We needed a system was explicit instead: one that understood that a subscription might be partially paid by other subscriptions.
I called this new system “migrations”. It involved creating a new database table which could track three pieces of information:
- The previous subscription.
- The next subscription.
- The type of migration.
Something like this:
CREATE TABLE subscription_migrations (
`subscription_migration_id` BIGINT(20) UNSIGNED NOT NULL AUTO_INCREMENT,
`migration_date` DATETIME NOT NULL,
`from_subscription_id` BIGINT(20) UNSIGNED NOT NULL,
`to_subscription_id` BIGINT(20) UNSIGNED NOT NULL,
`migration_type` VARCHAR(255) NOT NULL COMMENT 'The type of migration (eg: downgrade, upgrade)',
PRIMARY KEY (`subscription_migration_id`),
UNIQUE KEY `subscription_ids` (`from_subscription_id`, `to_subscription_id`),
KEY `to_subscription_id` (`to_subscription_id`)
);
Here’s the PHP record class I created to manipulate these rows:
final class Subscription_Migration {
public int $previous_subscription_id;
public int $next_subscription_id;
public string $migration_type;
}
With this table, we are able to record a row for every one of the events which “migrates” one subscription to another: upgrades, downgrades, domain transfers, license purchases, etc.
Then I wrote a function to collect these records and return their IDs.

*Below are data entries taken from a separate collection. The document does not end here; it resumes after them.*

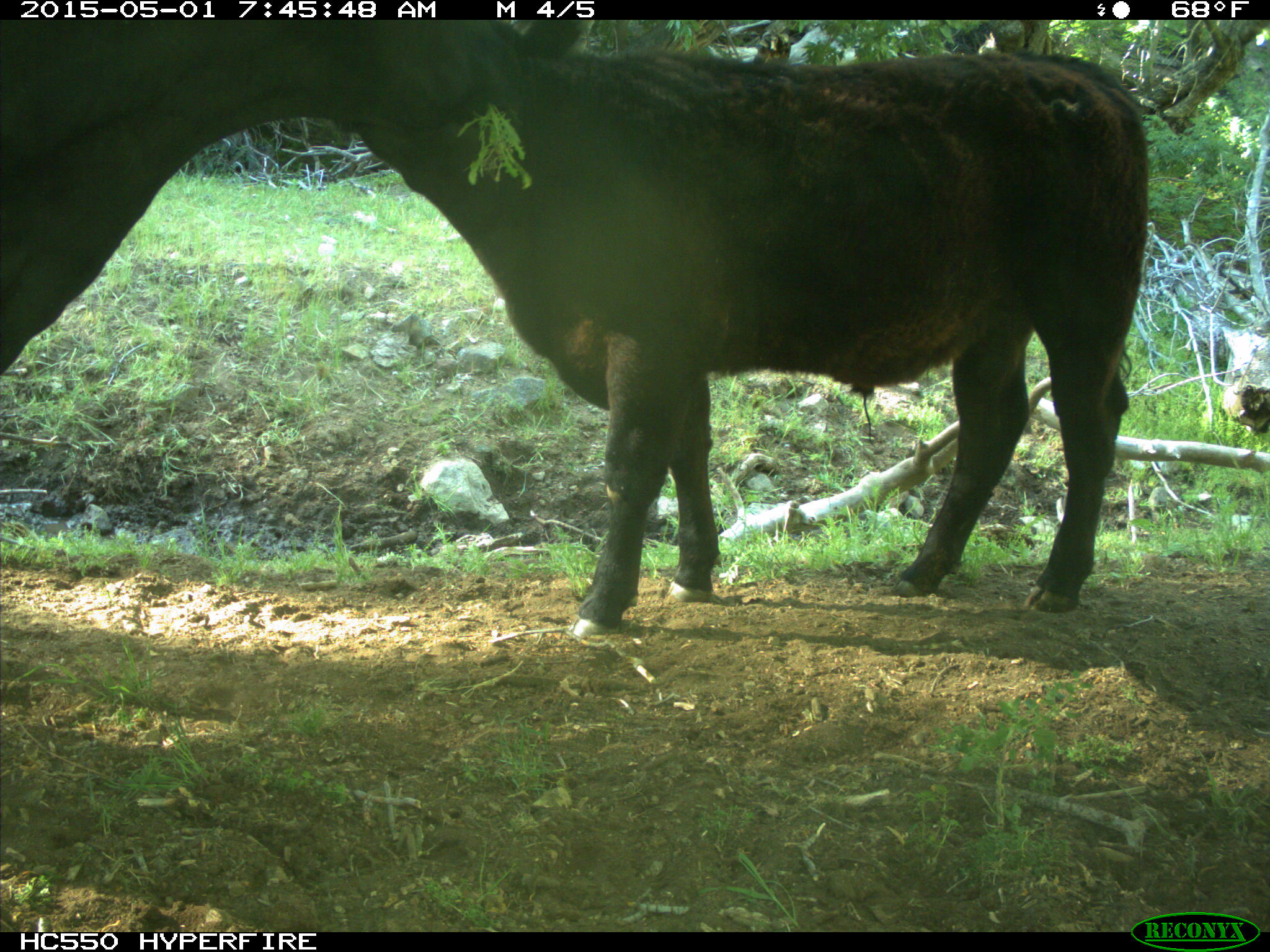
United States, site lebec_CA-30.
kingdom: Animalia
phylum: Chordata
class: Mammalia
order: Artiodactyla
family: Bovidae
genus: Bos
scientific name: Bos taurus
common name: domestic cow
Bos taurus (domestic cow).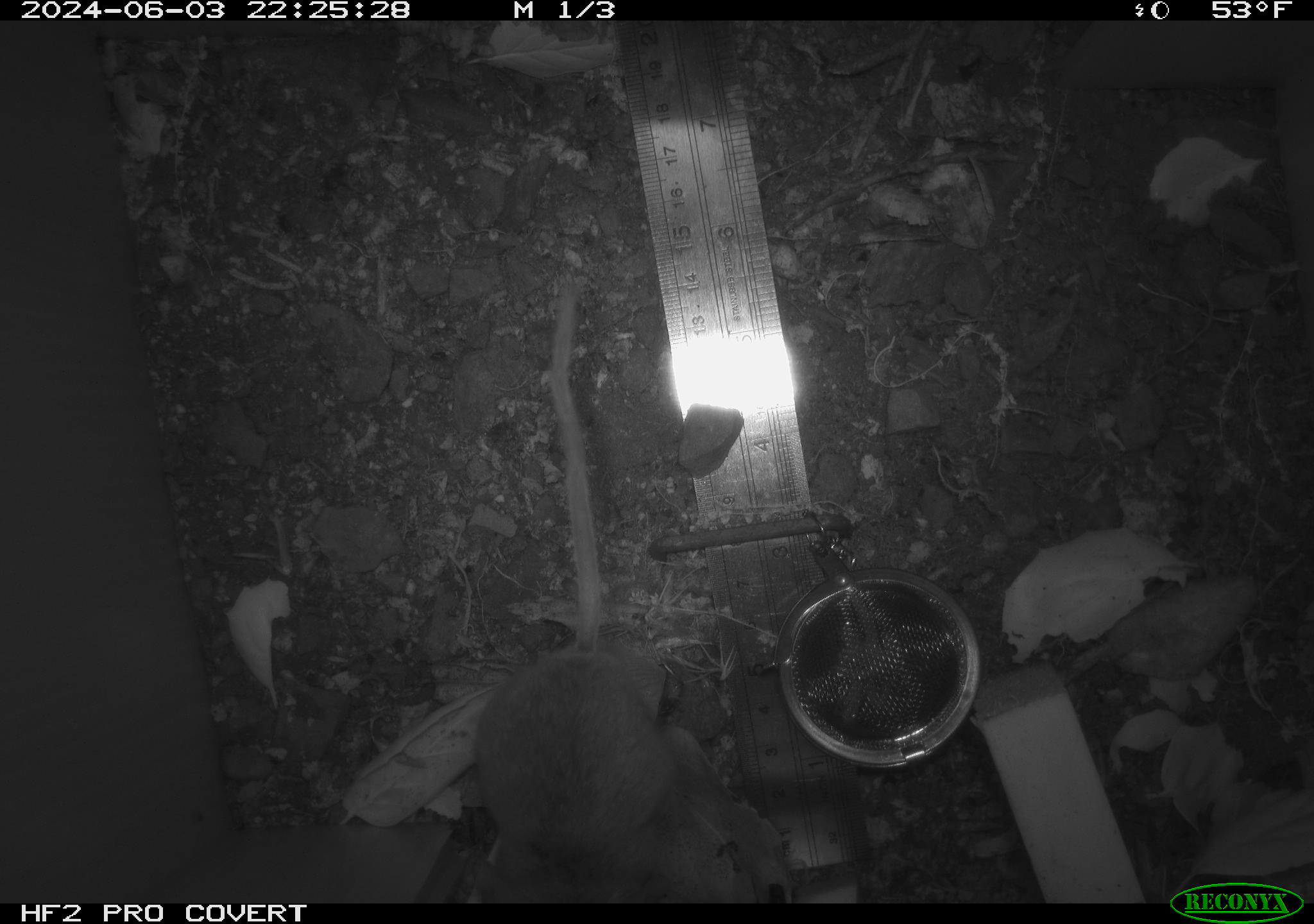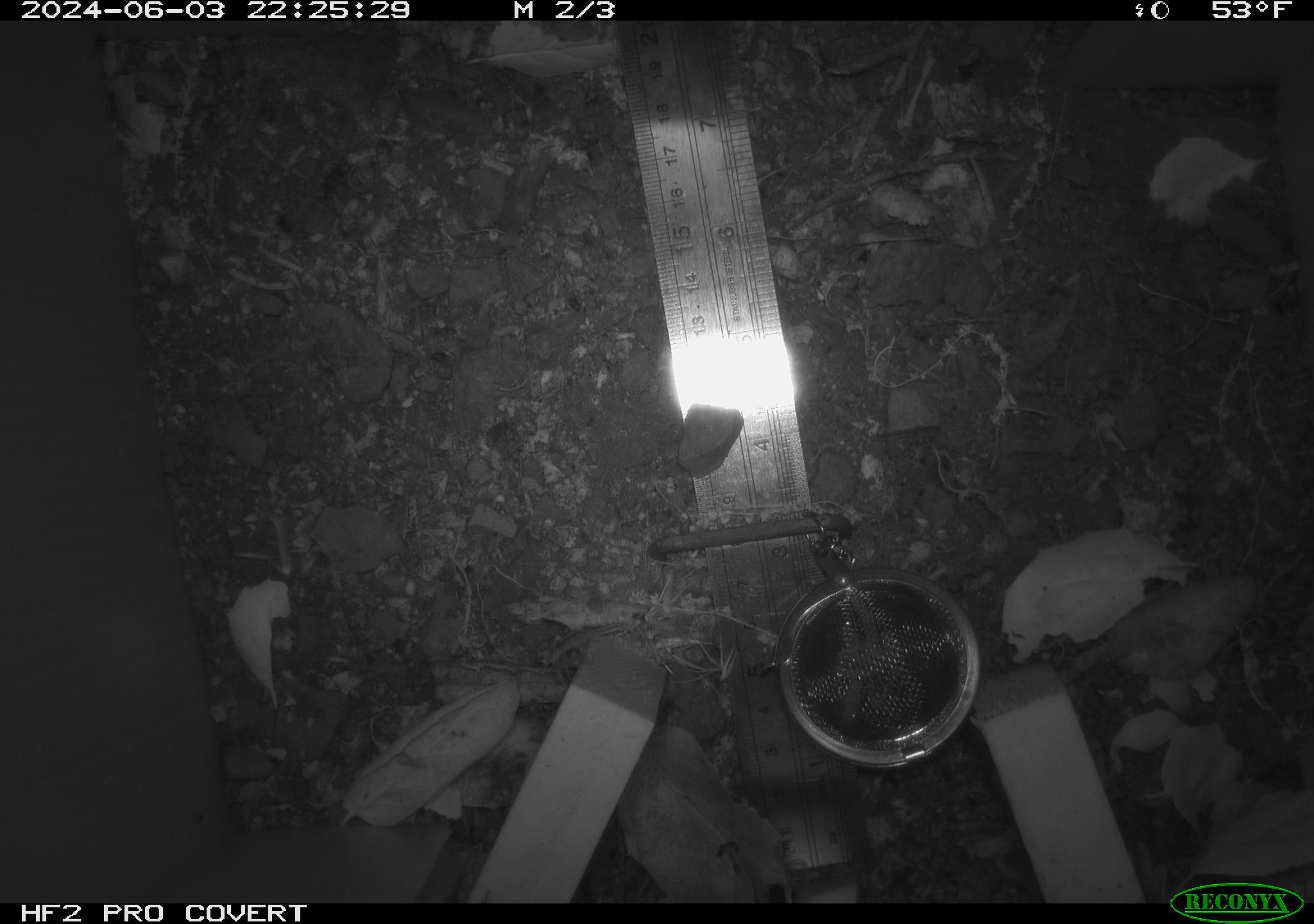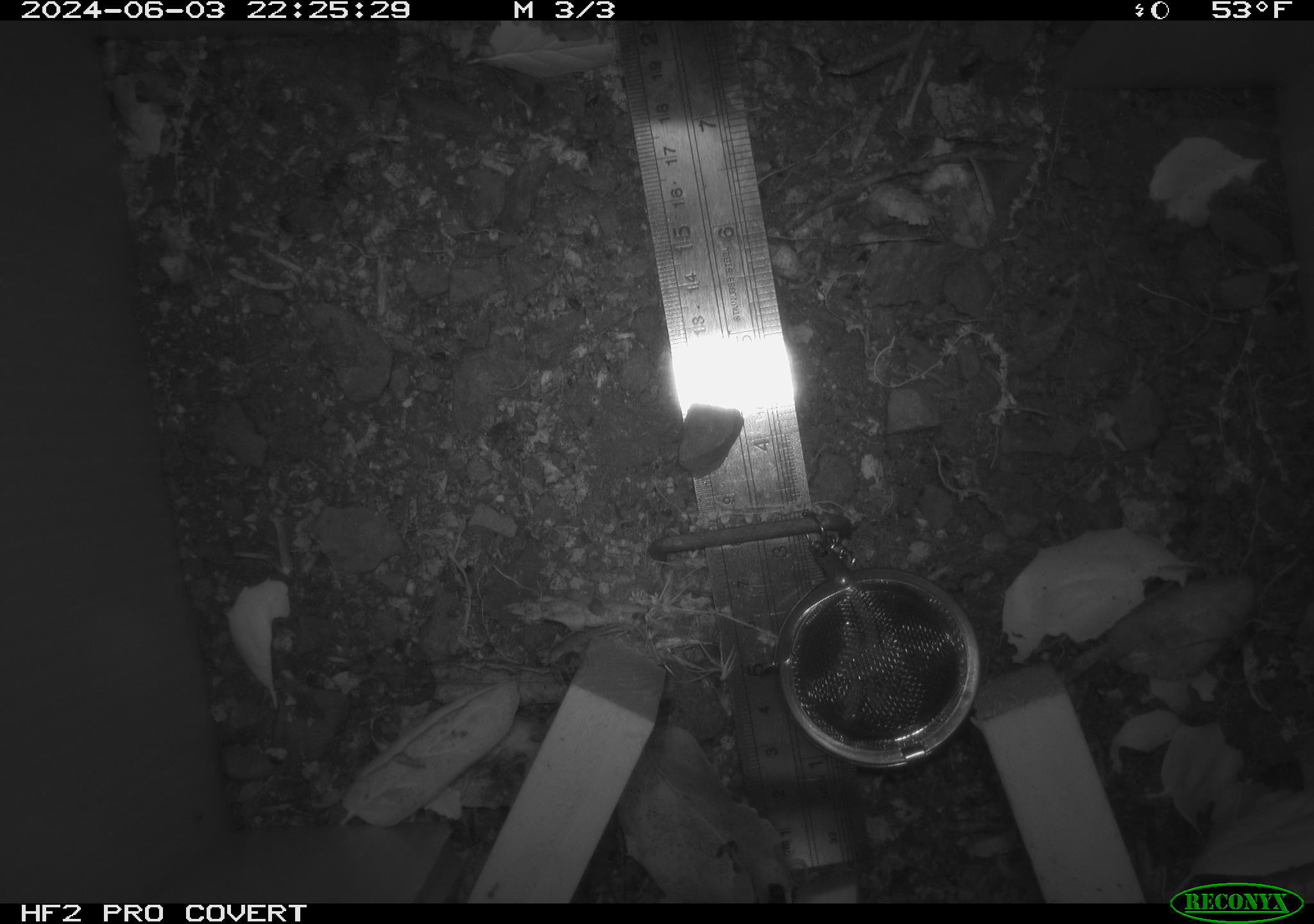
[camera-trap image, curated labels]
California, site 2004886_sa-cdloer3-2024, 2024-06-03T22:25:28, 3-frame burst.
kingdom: Animalia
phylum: Chordata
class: Mammalia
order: Rodentia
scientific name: Rodentia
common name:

function get_previous_subscriptions(int $subscription_id): array {
$migrations = get_subscription_migrations($subscription_id);
$previous_subscription_ids = array_map(
fn($migration) => $migration->previous_subscription_id,
$migrations,
);
$all_previous_ids = [];
foreach ($previous_subscription_ids as $previous_subscription_id) {
$all_previous_ids = array_merge(
$all_previous_ids,
get_previous_subscriptions($previous_subscription_id),
);
}
sort($all_previous_ids);
return $all_previous_ids;
}
Now when the system goes to perform a refund for a subscription, it’s able to quickly find every linked subscription that may also need a refund. There’s no question about the validity of the results; they were accurate at the time they were made and will never change no matter how many new products may be added or what refactors may occur.
Implementing this system allowed us to remove about 4000 lines of very complex code – all of the searching and inefficient database queries described above – in addition to solving a pile of long-standing refund bugs that we had been unable to fix for years.
While there are definitely some advantages to the implicit search-based system – with it we don’t have to worry about missing recording a migration – for billing purposes we want to be able to rely on explicit records rather than guesswork. When money is on the line, be clear about what things are happening!